How We Did It, Part 1: Design Link
When we started work on our new Events Guide website at the end of 2012, we made it “burger-driven”; that is, a stack of containers or rows that were actively used in modern promo sites and on the mobile web. The idea was not as overrated back then as it is now.
In contrast to the usual column-based approach, where content is squeezed into a “glass”, using “burgers” allowed us to have a magazine-like design with a lot of white space, large typography, and illustrations. Every container could have its own composition, allowing us to vary content presentation.
The most important idea here is the convenience of this structure. You can easily add or remove containers from the page; even swap them, too. It’s really simple to create a special project or a new page. Like a real burger, you just put your components between buns (the header and footer). A nice bonus is that managers can’t cheat anymore by telling you to place content in a column. They have to set priorities. What’s higher is more important.
You can stack as many containers as you wish.
A container can be positioned at any place within the stack.
You can place more than one container of the same type into the same stack.
The same container can be used in many stacks. In each stack, the container’s position can be freely chosen.
Containers can have conditions. If they are met, the container is displayed. Conditions can refer to space, time, user, etc.
The container can be displayed on any site, in any stack. The source can come from a different site than the displayed stack’s site.
It’s easy to be responsive, too; you don’t need a complex logic of column restructuring. The sequence of containers is the same for desktop and mobile; we just change the number of elements presented and switch horizontal sliders to classic lists. It’s even simpler to optimize for tablets.
However, there are issues:
- Pages become really long, so there’s a risk that users won’t scroll to the end.
- It requires a lot of white space, so users with small monitors have less information density.
- A magazine-like layout is very graphic and colorful, so the effectiveness of ads can decrease.
We noted all of these risks to research further; that is, after we have something functional to test.
Even though one of the strategic goals of Mail.Ru Group is to unify the design of all products, many products need their own identity in order to strengthen their brands, so they are less dependent from the traffic coming from the portal home page. So how does one marry these conflicting needs, so that users will always have a familiar experience, while services don’t become just an appendix to a portal? We found a solution, but it did take some time.
A Little History Link
The “burger-driven” design is our second take on the unification of content-based projects. We started with the News in the spring of 2012. It’s a key product in the whole line with 4.5 million unique visitors daily. The interface had an endless number of cross-links, ads and redundant menus. We concentrated our efforts in two key areas.
First, the article page, as it is a key landing page and the most visited. It was important to get rid of a left-hand column, so users could see the main content instead of secondary cross-links. We wanted to explicitly separate the main content, cross-links and partner links; it was a big problem for news sites back then and it remains so.
The solution was a 1+2 layout where the biggest and most prominent column is used for content; on the right we have a double column with ads and partner links. It focuses users on the main information with all relevant content accurately put nearby. Our sales department increased a price for ads, so we got rid of half of them. A sticky right column helped us to avoid holes in columns during scrolling, because article length can vary. At the end of a page we put a standard footer with hot topics and partner links.

**AIM A:**
From the design article, list the issues it raises about the "burger-driven" layout.
**AIM B:**
Continue the design article from the point where it stops.

**GIVEN DATA:**
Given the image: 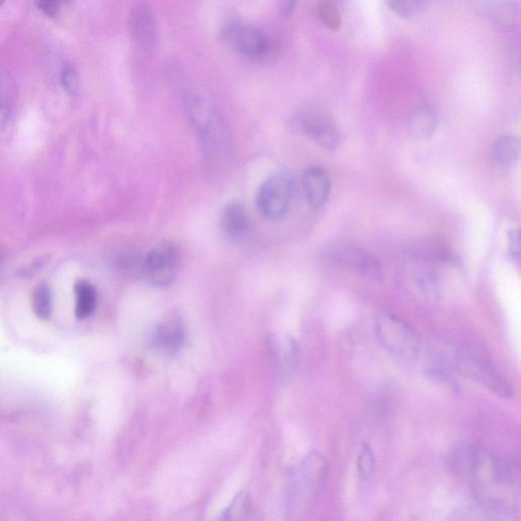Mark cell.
<instances>
[{
	"label": "cell",
	"instance_id": "obj_1",
	"mask_svg": "<svg viewBox=\"0 0 521 521\" xmlns=\"http://www.w3.org/2000/svg\"><path fill=\"white\" fill-rule=\"evenodd\" d=\"M448 466L462 481L472 487L476 498L507 506L502 494L515 487L518 470L482 445L461 444L450 453Z\"/></svg>",
	"mask_w": 521,
	"mask_h": 521
},
{
	"label": "cell",
	"instance_id": "obj_2",
	"mask_svg": "<svg viewBox=\"0 0 521 521\" xmlns=\"http://www.w3.org/2000/svg\"><path fill=\"white\" fill-rule=\"evenodd\" d=\"M437 356V364L447 369L466 376L468 379L483 386L496 397L509 398L514 388L492 360L470 344L447 343Z\"/></svg>",
	"mask_w": 521,
	"mask_h": 521
},
{
	"label": "cell",
	"instance_id": "obj_3",
	"mask_svg": "<svg viewBox=\"0 0 521 521\" xmlns=\"http://www.w3.org/2000/svg\"><path fill=\"white\" fill-rule=\"evenodd\" d=\"M184 106L206 152L213 158L228 154L231 145L228 129L215 109L205 100L194 95L184 98Z\"/></svg>",
	"mask_w": 521,
	"mask_h": 521
},
{
	"label": "cell",
	"instance_id": "obj_4",
	"mask_svg": "<svg viewBox=\"0 0 521 521\" xmlns=\"http://www.w3.org/2000/svg\"><path fill=\"white\" fill-rule=\"evenodd\" d=\"M375 335L381 347L395 358L413 360L421 354V339L414 328L397 315L383 313L378 317Z\"/></svg>",
	"mask_w": 521,
	"mask_h": 521
},
{
	"label": "cell",
	"instance_id": "obj_5",
	"mask_svg": "<svg viewBox=\"0 0 521 521\" xmlns=\"http://www.w3.org/2000/svg\"><path fill=\"white\" fill-rule=\"evenodd\" d=\"M327 473L325 457L318 451L309 453L292 480L290 500L294 511H304L312 506L323 488Z\"/></svg>",
	"mask_w": 521,
	"mask_h": 521
},
{
	"label": "cell",
	"instance_id": "obj_6",
	"mask_svg": "<svg viewBox=\"0 0 521 521\" xmlns=\"http://www.w3.org/2000/svg\"><path fill=\"white\" fill-rule=\"evenodd\" d=\"M222 37L241 56L250 61L260 62L273 54V41L266 32L231 20L224 25Z\"/></svg>",
	"mask_w": 521,
	"mask_h": 521
},
{
	"label": "cell",
	"instance_id": "obj_7",
	"mask_svg": "<svg viewBox=\"0 0 521 521\" xmlns=\"http://www.w3.org/2000/svg\"><path fill=\"white\" fill-rule=\"evenodd\" d=\"M294 194L292 176L285 172L274 173L260 187L257 207L269 221L280 220L288 213Z\"/></svg>",
	"mask_w": 521,
	"mask_h": 521
},
{
	"label": "cell",
	"instance_id": "obj_8",
	"mask_svg": "<svg viewBox=\"0 0 521 521\" xmlns=\"http://www.w3.org/2000/svg\"><path fill=\"white\" fill-rule=\"evenodd\" d=\"M181 251L173 242L159 243L149 251L142 263V273L154 287H168L181 268Z\"/></svg>",
	"mask_w": 521,
	"mask_h": 521
},
{
	"label": "cell",
	"instance_id": "obj_9",
	"mask_svg": "<svg viewBox=\"0 0 521 521\" xmlns=\"http://www.w3.org/2000/svg\"><path fill=\"white\" fill-rule=\"evenodd\" d=\"M292 127L323 149L333 151L340 145L341 136L338 127L320 113H301L294 117Z\"/></svg>",
	"mask_w": 521,
	"mask_h": 521
},
{
	"label": "cell",
	"instance_id": "obj_10",
	"mask_svg": "<svg viewBox=\"0 0 521 521\" xmlns=\"http://www.w3.org/2000/svg\"><path fill=\"white\" fill-rule=\"evenodd\" d=\"M327 256L335 265L349 269L359 275L373 280L381 279L382 270L379 262L364 249L342 243L328 251Z\"/></svg>",
	"mask_w": 521,
	"mask_h": 521
},
{
	"label": "cell",
	"instance_id": "obj_11",
	"mask_svg": "<svg viewBox=\"0 0 521 521\" xmlns=\"http://www.w3.org/2000/svg\"><path fill=\"white\" fill-rule=\"evenodd\" d=\"M152 7L146 2L134 4L129 15V29L134 44L144 52L156 45L157 35Z\"/></svg>",
	"mask_w": 521,
	"mask_h": 521
},
{
	"label": "cell",
	"instance_id": "obj_12",
	"mask_svg": "<svg viewBox=\"0 0 521 521\" xmlns=\"http://www.w3.org/2000/svg\"><path fill=\"white\" fill-rule=\"evenodd\" d=\"M184 340L182 324L178 318L166 319L159 324L153 334V346L163 355L172 356L178 352Z\"/></svg>",
	"mask_w": 521,
	"mask_h": 521
},
{
	"label": "cell",
	"instance_id": "obj_13",
	"mask_svg": "<svg viewBox=\"0 0 521 521\" xmlns=\"http://www.w3.org/2000/svg\"><path fill=\"white\" fill-rule=\"evenodd\" d=\"M221 226L229 240L239 241L245 239L250 231V218L245 206L239 202L226 205L221 217Z\"/></svg>",
	"mask_w": 521,
	"mask_h": 521
},
{
	"label": "cell",
	"instance_id": "obj_14",
	"mask_svg": "<svg viewBox=\"0 0 521 521\" xmlns=\"http://www.w3.org/2000/svg\"><path fill=\"white\" fill-rule=\"evenodd\" d=\"M305 194L309 204L314 208L322 207L331 191V180L329 174L322 167H310L304 174Z\"/></svg>",
	"mask_w": 521,
	"mask_h": 521
},
{
	"label": "cell",
	"instance_id": "obj_15",
	"mask_svg": "<svg viewBox=\"0 0 521 521\" xmlns=\"http://www.w3.org/2000/svg\"><path fill=\"white\" fill-rule=\"evenodd\" d=\"M436 127L437 117L431 107L419 106L409 117L408 132L418 141L431 138Z\"/></svg>",
	"mask_w": 521,
	"mask_h": 521
},
{
	"label": "cell",
	"instance_id": "obj_16",
	"mask_svg": "<svg viewBox=\"0 0 521 521\" xmlns=\"http://www.w3.org/2000/svg\"><path fill=\"white\" fill-rule=\"evenodd\" d=\"M491 159L498 165H510L517 162L520 155V142L517 137L503 136L496 140L490 151Z\"/></svg>",
	"mask_w": 521,
	"mask_h": 521
},
{
	"label": "cell",
	"instance_id": "obj_17",
	"mask_svg": "<svg viewBox=\"0 0 521 521\" xmlns=\"http://www.w3.org/2000/svg\"><path fill=\"white\" fill-rule=\"evenodd\" d=\"M75 297V317L86 319L93 314L97 305V292L93 285L86 280H80L74 285Z\"/></svg>",
	"mask_w": 521,
	"mask_h": 521
},
{
	"label": "cell",
	"instance_id": "obj_18",
	"mask_svg": "<svg viewBox=\"0 0 521 521\" xmlns=\"http://www.w3.org/2000/svg\"><path fill=\"white\" fill-rule=\"evenodd\" d=\"M32 305L34 312L40 319V320H48L53 313V298L52 291L47 284H40L39 287L34 290L32 297Z\"/></svg>",
	"mask_w": 521,
	"mask_h": 521
},
{
	"label": "cell",
	"instance_id": "obj_19",
	"mask_svg": "<svg viewBox=\"0 0 521 521\" xmlns=\"http://www.w3.org/2000/svg\"><path fill=\"white\" fill-rule=\"evenodd\" d=\"M390 10L401 18L410 19L422 14L427 0H385Z\"/></svg>",
	"mask_w": 521,
	"mask_h": 521
},
{
	"label": "cell",
	"instance_id": "obj_20",
	"mask_svg": "<svg viewBox=\"0 0 521 521\" xmlns=\"http://www.w3.org/2000/svg\"><path fill=\"white\" fill-rule=\"evenodd\" d=\"M357 467L361 481H369L375 473L376 457L373 449L367 443L361 445L359 451Z\"/></svg>",
	"mask_w": 521,
	"mask_h": 521
},
{
	"label": "cell",
	"instance_id": "obj_21",
	"mask_svg": "<svg viewBox=\"0 0 521 521\" xmlns=\"http://www.w3.org/2000/svg\"><path fill=\"white\" fill-rule=\"evenodd\" d=\"M251 512V501L246 492L240 493L231 503V506L223 514L225 520H242L249 517Z\"/></svg>",
	"mask_w": 521,
	"mask_h": 521
},
{
	"label": "cell",
	"instance_id": "obj_22",
	"mask_svg": "<svg viewBox=\"0 0 521 521\" xmlns=\"http://www.w3.org/2000/svg\"><path fill=\"white\" fill-rule=\"evenodd\" d=\"M319 15L325 24V26L332 31H338L341 26L340 15L335 6L328 2H323L319 5Z\"/></svg>",
	"mask_w": 521,
	"mask_h": 521
},
{
	"label": "cell",
	"instance_id": "obj_23",
	"mask_svg": "<svg viewBox=\"0 0 521 521\" xmlns=\"http://www.w3.org/2000/svg\"><path fill=\"white\" fill-rule=\"evenodd\" d=\"M62 82L64 89L71 95L78 93L80 88V78L77 72L73 67H66L62 74Z\"/></svg>",
	"mask_w": 521,
	"mask_h": 521
},
{
	"label": "cell",
	"instance_id": "obj_24",
	"mask_svg": "<svg viewBox=\"0 0 521 521\" xmlns=\"http://www.w3.org/2000/svg\"><path fill=\"white\" fill-rule=\"evenodd\" d=\"M39 10L47 16L56 15L60 10L62 0H36Z\"/></svg>",
	"mask_w": 521,
	"mask_h": 521
},
{
	"label": "cell",
	"instance_id": "obj_25",
	"mask_svg": "<svg viewBox=\"0 0 521 521\" xmlns=\"http://www.w3.org/2000/svg\"><path fill=\"white\" fill-rule=\"evenodd\" d=\"M508 245L511 255L518 258L520 254V235L518 230H512L509 232Z\"/></svg>",
	"mask_w": 521,
	"mask_h": 521
},
{
	"label": "cell",
	"instance_id": "obj_26",
	"mask_svg": "<svg viewBox=\"0 0 521 521\" xmlns=\"http://www.w3.org/2000/svg\"><path fill=\"white\" fill-rule=\"evenodd\" d=\"M277 6L281 15L288 16L290 15L296 7L297 0H276Z\"/></svg>",
	"mask_w": 521,
	"mask_h": 521
},
{
	"label": "cell",
	"instance_id": "obj_27",
	"mask_svg": "<svg viewBox=\"0 0 521 521\" xmlns=\"http://www.w3.org/2000/svg\"><path fill=\"white\" fill-rule=\"evenodd\" d=\"M4 3H5V0H0V6H2Z\"/></svg>",
	"mask_w": 521,
	"mask_h": 521
}]
</instances>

**TASK RESPONSE A:**
- Pages become really long, so users may not scroll to the end.
- The layout needs a lot of white space, so users with small monitors get less information density.
- The graphic, colorful magazine-like layout can reduce the effectiveness of ads.

**TASK RESPONSE B:**
Second, we needed to work on the News home page and sections. We had more freedom here. The home page is visited much less, so we could leave out a lot of cross-links and ads to make the product’s face show. We waged a war on columns — they often become bloated with unnecessary cross-links, just because it’s easy to put something there. It introduces page layout flaws and brings limitations. So we made a row-like design that looks better and is more convenient to work with. Looking back, that was an unconscious inspiration for our newer “burger-driven” approach. However, it’s harder to take everything out of section pages — they have many more visits, so we had to keep 1+2 layout.
The launch of the News redesign had its problems — we had to find better solutions for many patterns, because key metrics decreased a bit; but when we launched the Sports website later, based on the same guidelines, we had problems with only one of our patterns. Unified design rules were working!
We thought about visual styling of content-based projects from the beginning. We wanted to have a unified user interface solution that could be adapted to specific niches and audiences, with additional colors, typography and decorations. We’ve already started to drive other products according to this vision, beginning with Sports and Kids websites.
However, we ended up with structurally similar and visually… successive designs that were too different at the level of details. It was also hard to support and evolve them separately. Moreover, as tablet usage grew, the 1+2 layout became unsuitable without a significant adaptation — there is a horizontal scroll in a portrait mode. We desperately needed a technical solution to limit any future design divergence.
Understanding the pros and cons of our unified design efforts, we started working on the Events Guide website…
How We Did It, Part 2: Technology Link
We had already made the design-technology framework for “mobile” experiences; by the end of 2013 we’d launched a dozen of content-based projects on it — the approach was tried and tested.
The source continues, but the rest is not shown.